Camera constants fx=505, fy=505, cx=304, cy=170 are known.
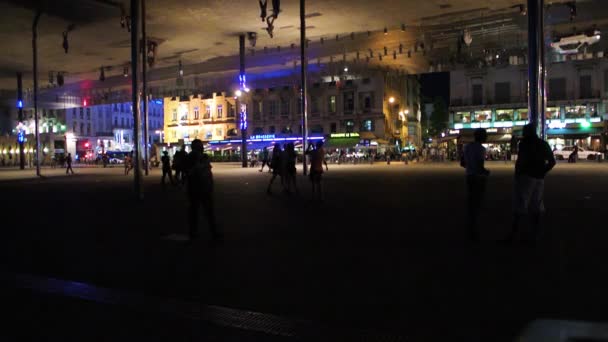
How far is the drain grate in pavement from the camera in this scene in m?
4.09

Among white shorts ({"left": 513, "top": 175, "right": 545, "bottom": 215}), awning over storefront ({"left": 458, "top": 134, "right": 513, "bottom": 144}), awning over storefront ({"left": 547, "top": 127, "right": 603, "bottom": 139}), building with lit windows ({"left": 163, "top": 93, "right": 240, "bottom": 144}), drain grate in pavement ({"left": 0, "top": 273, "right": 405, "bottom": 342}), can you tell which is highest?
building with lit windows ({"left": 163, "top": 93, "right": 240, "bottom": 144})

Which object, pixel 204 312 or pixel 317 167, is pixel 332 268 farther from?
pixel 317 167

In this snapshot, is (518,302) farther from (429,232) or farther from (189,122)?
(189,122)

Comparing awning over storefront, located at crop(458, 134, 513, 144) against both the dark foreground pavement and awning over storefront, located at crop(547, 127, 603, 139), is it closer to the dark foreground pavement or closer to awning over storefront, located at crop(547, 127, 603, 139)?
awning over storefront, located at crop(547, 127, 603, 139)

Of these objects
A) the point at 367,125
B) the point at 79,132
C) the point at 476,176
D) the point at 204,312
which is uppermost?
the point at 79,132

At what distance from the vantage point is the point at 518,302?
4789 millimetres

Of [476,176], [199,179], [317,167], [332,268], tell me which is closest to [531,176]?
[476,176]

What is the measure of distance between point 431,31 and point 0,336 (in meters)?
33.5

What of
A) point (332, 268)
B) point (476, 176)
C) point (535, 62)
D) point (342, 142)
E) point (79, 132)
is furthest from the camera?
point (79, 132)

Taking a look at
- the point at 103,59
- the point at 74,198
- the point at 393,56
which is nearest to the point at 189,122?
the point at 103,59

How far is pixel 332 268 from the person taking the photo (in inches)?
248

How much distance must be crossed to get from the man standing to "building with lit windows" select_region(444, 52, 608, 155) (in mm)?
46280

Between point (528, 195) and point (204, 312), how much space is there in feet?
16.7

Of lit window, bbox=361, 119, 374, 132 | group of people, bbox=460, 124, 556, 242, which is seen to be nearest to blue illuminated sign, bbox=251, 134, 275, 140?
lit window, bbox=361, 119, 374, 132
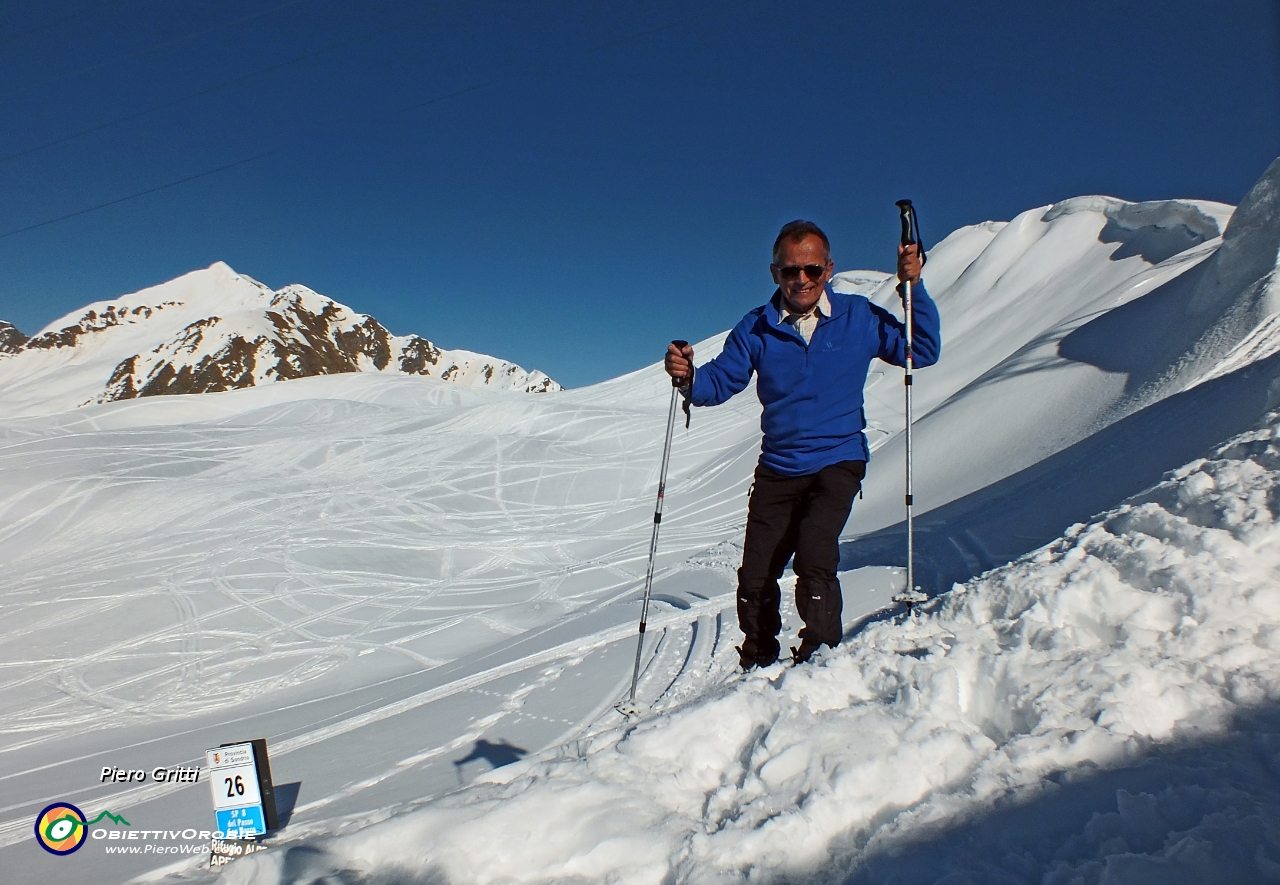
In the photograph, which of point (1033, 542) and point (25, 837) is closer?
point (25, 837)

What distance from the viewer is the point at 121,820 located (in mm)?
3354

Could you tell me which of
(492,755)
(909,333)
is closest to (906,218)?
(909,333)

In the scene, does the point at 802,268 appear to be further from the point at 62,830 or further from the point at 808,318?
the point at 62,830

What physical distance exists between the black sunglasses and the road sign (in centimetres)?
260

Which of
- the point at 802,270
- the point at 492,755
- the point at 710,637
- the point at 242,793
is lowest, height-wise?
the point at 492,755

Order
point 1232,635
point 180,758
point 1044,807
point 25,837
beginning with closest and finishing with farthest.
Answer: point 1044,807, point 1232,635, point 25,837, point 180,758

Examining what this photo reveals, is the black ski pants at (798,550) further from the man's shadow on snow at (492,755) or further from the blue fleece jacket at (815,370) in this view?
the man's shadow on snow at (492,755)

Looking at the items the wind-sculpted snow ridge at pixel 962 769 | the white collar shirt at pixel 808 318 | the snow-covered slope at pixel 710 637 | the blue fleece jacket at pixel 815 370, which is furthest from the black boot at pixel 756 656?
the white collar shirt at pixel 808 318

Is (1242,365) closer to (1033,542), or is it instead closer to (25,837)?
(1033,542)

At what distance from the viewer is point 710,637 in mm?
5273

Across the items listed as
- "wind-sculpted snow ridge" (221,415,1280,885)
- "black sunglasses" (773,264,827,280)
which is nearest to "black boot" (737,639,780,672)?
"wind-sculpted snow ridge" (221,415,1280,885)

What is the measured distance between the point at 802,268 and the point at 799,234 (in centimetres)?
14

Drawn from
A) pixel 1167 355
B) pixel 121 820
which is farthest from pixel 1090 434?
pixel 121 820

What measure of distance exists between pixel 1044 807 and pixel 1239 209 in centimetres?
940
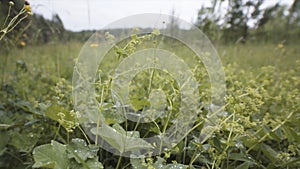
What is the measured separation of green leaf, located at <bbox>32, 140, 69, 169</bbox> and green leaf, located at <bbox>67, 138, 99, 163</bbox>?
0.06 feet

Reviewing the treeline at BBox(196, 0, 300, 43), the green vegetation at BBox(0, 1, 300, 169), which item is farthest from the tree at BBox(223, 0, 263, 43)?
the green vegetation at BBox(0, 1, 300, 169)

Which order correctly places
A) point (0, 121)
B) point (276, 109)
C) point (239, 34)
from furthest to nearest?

YOUR OBJECTIVE:
Rewrite all of the lines above, replacing "drain grate" with "storm drain" and keeping everything else unchanged. Leave the pictures out of your answer.

ANSWER FOR THIS EXERCISE:
Camera constants fx=505, fy=505, cx=304, cy=170 are known.
How far is the storm drain in pavement from the camera in this scene in m?
4.09

Among white shorts ({"left": 513, "top": 175, "right": 545, "bottom": 215}), awning over storefront ({"left": 458, "top": 134, "right": 513, "bottom": 144}), awning over storefront ({"left": 547, "top": 127, "right": 603, "bottom": 139}), building with lit windows ({"left": 163, "top": 93, "right": 240, "bottom": 144}), storm drain in pavement ({"left": 0, "top": 273, "right": 405, "bottom": 342}), can you tell which is highest?
building with lit windows ({"left": 163, "top": 93, "right": 240, "bottom": 144})

Which object, pixel 204 312 or pixel 317 167, is pixel 332 268 farther from?
pixel 317 167

In this snapshot, is (518,302) farther from (429,232) or farther from (189,122)?
(189,122)

Comparing awning over storefront, located at crop(458, 134, 513, 144) against both the dark foreground pavement and awning over storefront, located at crop(547, 127, 603, 139), is it closer to the dark foreground pavement or closer to awning over storefront, located at crop(547, 127, 603, 139)?
awning over storefront, located at crop(547, 127, 603, 139)

Of these objects
A) the point at 367,125
B) the point at 79,132
C) the point at 476,176
D) the point at 204,312
which is uppermost?
the point at 79,132

At what distance from the vantage point is the point at 518,302?
4789 millimetres

Of [476,176], [199,179], [317,167], [332,268], tell me which is closest to [531,176]?
[476,176]

What is the measure of distance between point 431,31 and point 0,336 (in meters)?
33.5

What of
A) point (332, 268)
B) point (476, 176)
C) point (535, 62)
D) point (342, 142)
E) point (79, 132)
is furthest from the camera?
point (79, 132)

Taking a look at
- the point at 103,59
- the point at 74,198
- the point at 393,56
which is nearest to the point at 189,122?
the point at 103,59

How far is pixel 332 268 from the person taking the photo (in inches)?
248

How much distance must be crossed to get from the man standing to "building with lit windows" select_region(444, 52, 608, 155) (in mm)?
46280

Between point (528, 195) and point (204, 312), how much space is there in feet?
16.7

Of lit window, bbox=361, 119, 374, 132 | group of people, bbox=460, 124, 556, 242, which is seen to be nearest to blue illuminated sign, bbox=251, 134, 275, 140?
lit window, bbox=361, 119, 374, 132
In the photograph, which of point (1033, 542) and point (25, 837) is closer?
point (25, 837)

What distance from the viewer is the point at 121,820 located (in mm)?
3354

Could you tell me which of
(492,755)
(909,333)
is closest to (906,218)?
(909,333)

In the scene, does the point at 802,268 appear to be further from the point at 62,830 or further from the point at 808,318?
the point at 62,830

What physical distance exists between the black sunglasses and the road sign (in centimetres)?
260

Which of
- the point at 802,270
- the point at 492,755
- the point at 710,637
- the point at 242,793
is lowest, height-wise?
the point at 492,755

Order
point 1232,635
point 180,758
point 1044,807
point 25,837
beginning with closest and finishing with farthest.
Answer: point 1044,807, point 1232,635, point 25,837, point 180,758

Examining what this photo reveals, is the black ski pants at (798,550) further from the man's shadow on snow at (492,755) or further from the blue fleece jacket at (815,370) in this view?
the man's shadow on snow at (492,755)

Looking at the items the wind-sculpted snow ridge at pixel 962 769 | the white collar shirt at pixel 808 318 | the snow-covered slope at pixel 710 637 | the blue fleece jacket at pixel 815 370, which is furthest from the black boot at pixel 756 656?
the white collar shirt at pixel 808 318

Is (1242,365) closer to (1033,542), or is it instead closer to (25,837)?
(1033,542)

At what distance from the viewer is point 710,637 in mm?
5273

Across the items listed as
- "wind-sculpted snow ridge" (221,415,1280,885)
- "black sunglasses" (773,264,827,280)
which is nearest to "black boot" (737,639,780,672)?
"wind-sculpted snow ridge" (221,415,1280,885)

What is the measured distance between the point at 802,268 and the point at 799,234 (in centimetres)?
14

Drawn from
A) pixel 1167 355
B) pixel 121 820
which is farthest from pixel 1090 434?
pixel 121 820

What measure of distance exists between pixel 1044 807 and pixel 1239 209 in centimetres?
940
What is the measured separation of green leaf, located at <bbox>32, 140, 69, 169</bbox> and green leaf, located at <bbox>67, 138, 99, 163</bbox>?
0.06 feet

Reviewing the treeline at BBox(196, 0, 300, 43), the green vegetation at BBox(0, 1, 300, 169), which item is farthest from the tree at BBox(223, 0, 263, 43)?
the green vegetation at BBox(0, 1, 300, 169)

Which order correctly places
A) point (0, 121)
B) point (276, 109)
C) point (239, 34)
from furthest to nearest?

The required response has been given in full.